» Assigned task
Count the lines in the records below that contain the word "orderProps", and give only that number.

------------------------------

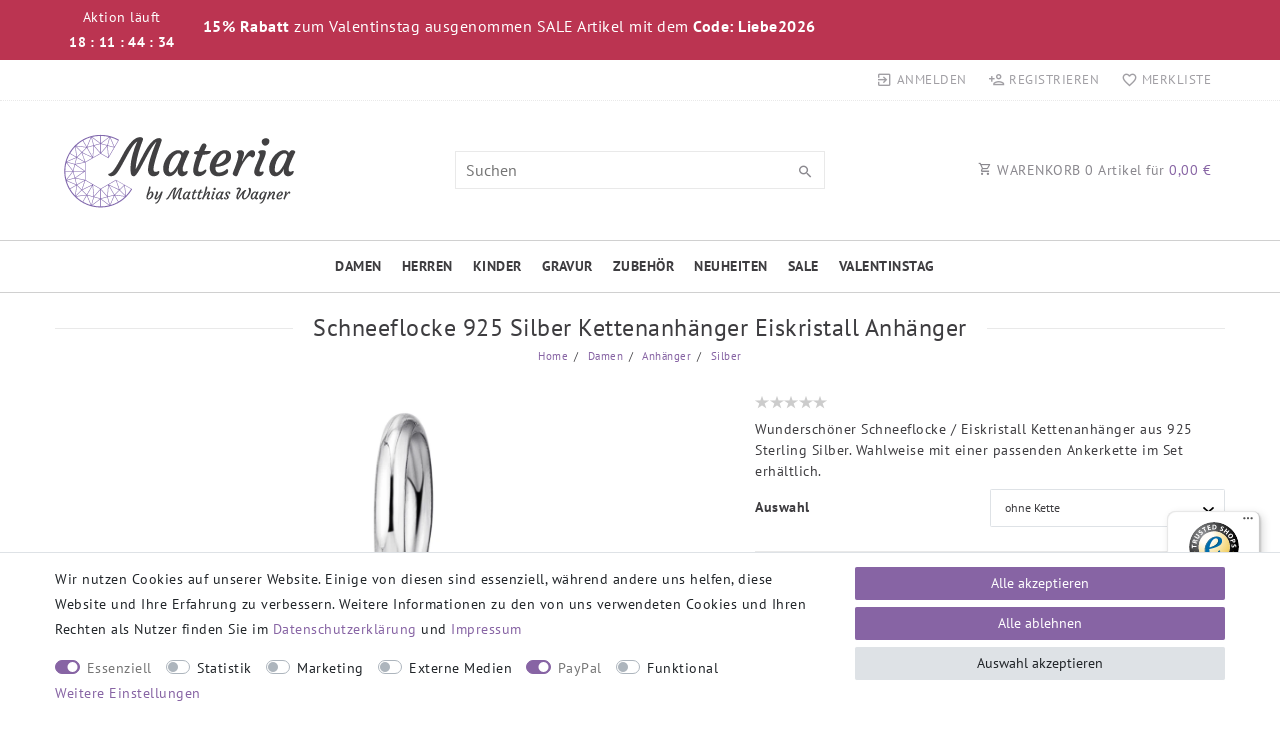

--- FILE ---
content_type: text/javascript; charset=utf-8
request_url: https://cdn03.plentymarkets.com/ryazitesj23f/plugin/82/materiaschmuck/js/script.js
body_size: 1295
content:
$(function () {
    document.addEventListener("onVariationChanged", event => {
        if (!event.detail.fake) { // Prevent Inf loop
            const variationSelect = $('.single .variation-select .custom-select[data-name="Schrifttyp"]');
            if (variationSelect.length) {
                const selectedOptionVal = variationSelect.val();
                if (selectedOptionVal == 351) { // Empty option
                    $('.order-property-slider').removeClass('active');

                    $('.order-property-slider .two-inputs .fake-input-vorne, .order-property-slider .two-inputs .fake-input-hinten').val('');

                    window.ceresStore.commit(window.ceresStore.getters.currentItemVariation.item.id + '/setVariationOrderProperty', { propertyId: 465, value: null });
                    window.ceresStore.commit(window.ceresStore.getters.currentItemVariation.item.id + '/setVariationOrderProperty', { propertyId: 464, value: null });
                    // Trigger UI update
                    setTimeout(function () {
                        document.dispatchEvent(new CustomEvent("onVariationChanged", {
                            detail: {
                                itemId: window.ceresStore.getters.currentItemVariation.item.id,
                                fake: true
                            }
                        }));
                    }, 100);
                }
                else {
                    $('.order-property-slider').addClass('active');

                    // Select first value
                    const orderProps = window.ceresStore.getters[window.ceresStore.getters.currentItemVariation.item.id + '/variationGroupedProperties'];
                    orderProps.forEach(function (orderProp) {
                        if (orderProp && orderProp.properties) {
                            orderProp.properties.forEach(function (property) {
                                if (property.id == 464) {
                                    window.ceresStore.commit(window.ceresStore.getters.currentItemVariation.item.id + '/setVariationOrderProperty', { propertyId: 464, value: Object.keys(property.selectionValues)[0] });
                                }
                            });
                        }
                    });

                    // Trigger UI update
                    setTimeout(function () {
                        document.dispatchEvent(new CustomEvent("onVariationChanged", {
                            detail: {
                                itemId: window.ceresStore.getters.currentItemVariation.item.id,
                                fake: true
                            }
                        }));
                    }, 100);
                }
            }
        }
    });

    // Drop error
    $('body').on('change', '.order-property-slider .two-inputs .fake-input-vorne, .order-property-slider .two-inputs .fake-input-hinten, .order-property-slider .text-container input[type][data-id="465"]', function () {
        $(this).closest('.input-unit').removeClass('error');
    });

    if (!App.isShopBuilder) {
        $('body').on('click', '.tab-button-close', function (e) {
            e.preventDefault();
            const widgetElement = $(this).closest('.widget-tab');
            if (widgetElement.length > 0) {
                widgetElement.find('.nav-tabs .nav-item:first-child .nav-link')[0].click();
            }
        });
    }

    if (!App.isShopBuilder) {
        setInterval(() => {
            $(".widget-tab .tab-content .tab-pane > .my-4").each(function () {
                const n = $(this).closest('.tab-pane').index();
                const li = $(this).closest('.widget-tab').find(".nav-tabs .nav-item:eq(" + n + ")")
                if ($(this)[0].textContent.trim().length > 0 || $(this)[0].querySelector("img, iframe, picture")) {
                    li.removeClass('d-none');
                } else {
                    li.addClass('d-none');
                }
            });
        }, 800);
    }
});

Vue.filter("isGravurTwoFields", function () {
    let isTwoFields = false;

    const orderProps = window.ceresStore.getters[window.ceresStore.getters.currentItemVariation.item.id + '/variationGroupedProperties'];
    orderProps.forEach(function (orderProp) {
        if (orderProp && orderProp.properties) {
            orderProp.properties.forEach(function (property) {
                if (property.id == 464 && property.value == 3164) {
                    isTwoFields = true;
                }
            });
        }
    });

    return isTwoFields;
});

// Before addToBasket
Vue.filter("addToBasketValidation", function (addToBasket) {
    let isGravurTwoFieldsNotValid = false;
    if ($('.order-property-slider .two-inputs').length > 0) {
        const vorneVal = $('.order-property-slider .two-inputs .fake-input-vorne').val();
        const hintenVal = $('.order-property-slider .two-inputs .fake-input-hinten').val();

        if (!vorneVal || !hintenVal) {
            if (!vorneVal) {
                $('.order-property-slider .two-inputs .fake-input-vorne').closest('.input-unit').addClass('error');
            }
            if (!hintenVal) {
                $('.order-property-slider .two-inputs .fake-input-hinten').closest('.input-unit').addClass('error');
            }
            isGravurTwoFieldsNotValid = true;
        } else {
            const propVal = 'Gravur-Vorne:' + vorneVal + ', Gravur-Hinten:' + hintenVal;
            window.ceresStore.commit(window.ceresStore.getters.currentItemVariation.item.id + '/setVariationOrderProperty', { propertyId: 465, value: propVal });
        }
    }

    let gravurTextInput = $('.order-property-slider .text-container input[type][data-id="465"]')
    if (gravurTextInput.length > 0 && gravurTextInput.is(':visible') && !gravurTextInput.val()) {
        gravurTextInput.closest('.input-unit').addClass('error');
        window.CeresNotification.error(
            window.ceresTranslate("MateriaSchmuck::Template.gravurError")
        );
    } else if (isGravurTwoFieldsNotValid) {
        window.CeresNotification.error(
            window.ceresTranslate("MateriaSchmuck::Template.gravurError")
        );
    } else {
        addToBasket();
    }

    if ($('.order-property-slider .two-inputs').length > 0) {
        window.ceresStore.commit(window.ceresStore.getters.currentItemVariation.item.id + '/setVariationOrderProperty', { propertyId: 465, value: null });
    }
});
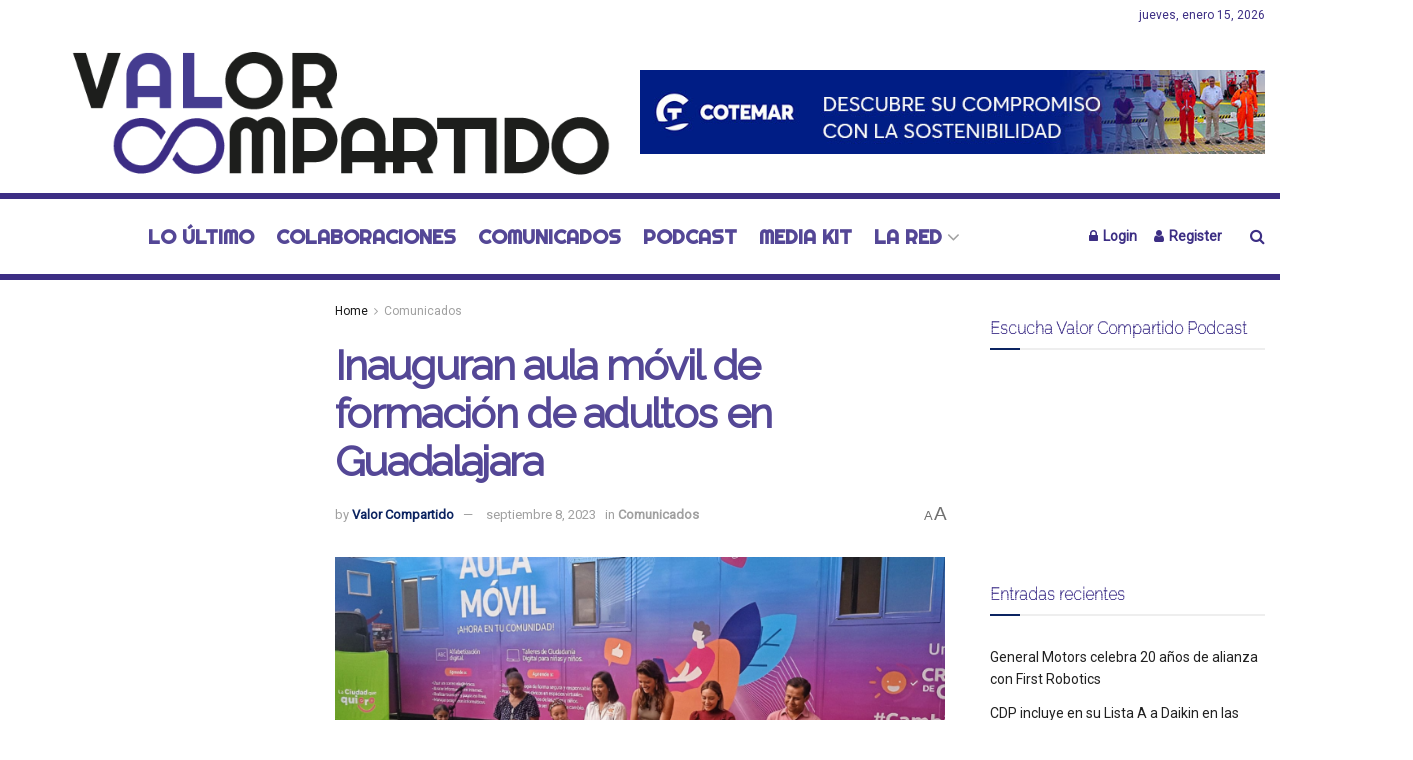

--- FILE ---
content_type: text/html; charset=utf-8
request_url: https://www.google.com/recaptcha/api2/aframe
body_size: 266
content:
<!DOCTYPE HTML><html><head><meta http-equiv="content-type" content="text/html; charset=UTF-8"></head><body><script nonce="6W6aeoY0arM22gGWY7jioQ">/** Anti-fraud and anti-abuse applications only. See google.com/recaptcha */ try{var clients={'sodar':'https://pagead2.googlesyndication.com/pagead/sodar?'};window.addEventListener("message",function(a){try{if(a.source===window.parent){var b=JSON.parse(a.data);var c=clients[b['id']];if(c){var d=document.createElement('img');d.src=c+b['params']+'&rc='+(localStorage.getItem("rc::a")?sessionStorage.getItem("rc::b"):"");window.document.body.appendChild(d);sessionStorage.setItem("rc::e",parseInt(sessionStorage.getItem("rc::e")||0)+1);localStorage.setItem("rc::h",'1768482934177');}}}catch(b){}});window.parent.postMessage("_grecaptcha_ready", "*");}catch(b){}</script></body></html>

--- FILE ---
content_type: application/javascript; charset=utf-8
request_url: https://fundingchoicesmessages.google.com/f/AGSKWxV6kcxeUpKFgAw-M-BIcwo_Cj3-rt65GQZk4JaTD3E4dwUKiAelRNp6uiXQ0rLsf1bxZ-K0VT_5sMlsV1tA-VBj2P5LtknjhlRxzDMTiHGlnLGrQMr_yHEGdF1bNmhqwv8HUqmAHiR2ntp4F1B7DIjT3uU784cHiewtQqcabb3is8V0MSWH3yIA3Blf/_/ipadad./fm-ads2./adv-1./hads-/adbar.
body_size: -1289
content:
window['4a4229f9-8369-4050-afe5-999be4f4c6b5'] = true;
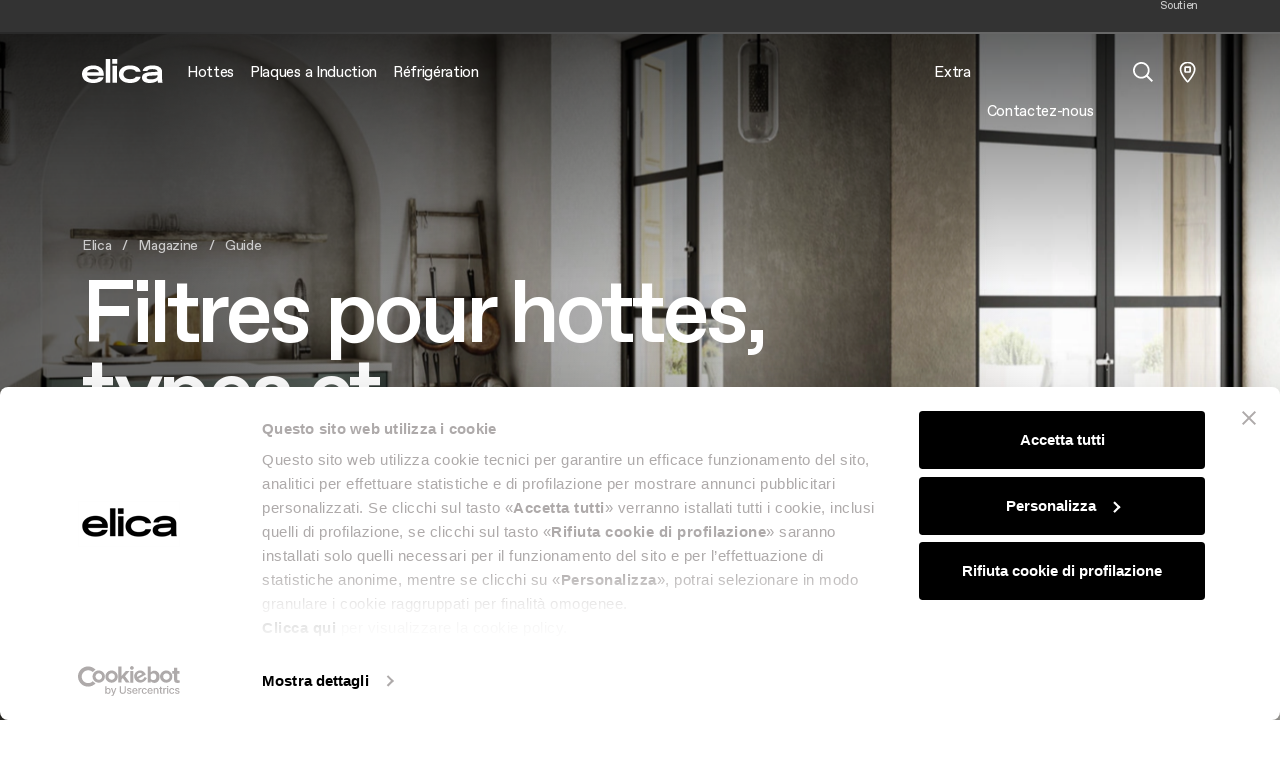

--- FILE ---
content_type: text/html; charset=UTF-8
request_url: https://www.elica.com/CA-fr/ajax/refresh-csrf?time=1769883411
body_size: 685
content:
ikHcCjeBHMpT1Oaf0F2UWFbSpGIfQy659wEMCVYR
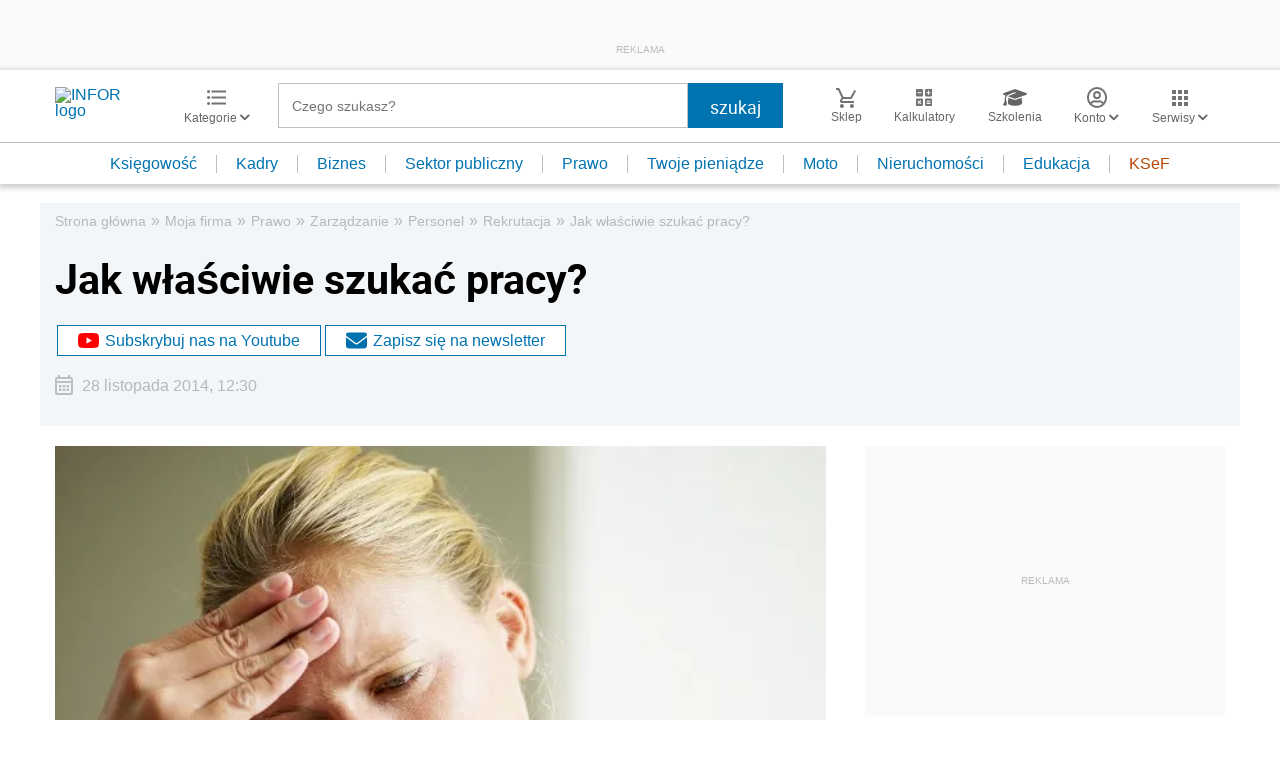

--- FILE ---
content_type: text/html; charset=utf-8
request_url: https://www.google.com/recaptcha/api2/aframe
body_size: 182
content:
<!DOCTYPE HTML><html><head><meta http-equiv="content-type" content="text/html; charset=UTF-8"></head><body><script nonce="ZKQefiftE9Ptx00WuXMl2Q">/** Anti-fraud and anti-abuse applications only. See google.com/recaptcha */ try{var clients={'sodar':'https://pagead2.googlesyndication.com/pagead/sodar?'};window.addEventListener("message",function(a){try{if(a.source===window.parent){var b=JSON.parse(a.data);var c=clients[b['id']];if(c){var d=document.createElement('img');d.src=c+b['params']+'&rc='+(localStorage.getItem("rc::a")?sessionStorage.getItem("rc::b"):"");window.document.body.appendChild(d);sessionStorage.setItem("rc::e",parseInt(sessionStorage.getItem("rc::e")||0)+1);localStorage.setItem("rc::h",'1768595452560');}}}catch(b){}});window.parent.postMessage("_grecaptcha_ready", "*");}catch(b){}</script></body></html>

--- FILE ---
content_type: text/plain; charset=UTF-8
request_url: https://at.teads.tv/fpc?analytics_tag_id=PUB_5576&tfpvi=&gdpr_status=22&gdpr_reason=220&gdpr_consent=&ccpa_consent=&shared_ids=&sv=d656f4a&
body_size: 56
content:
NzBkNDY0YWYtYzY2Yi00MDY1LTk3M2ItZTYwNTE3NzQ1NGZiIzktNw==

------------------------------

» Answer to this problem
4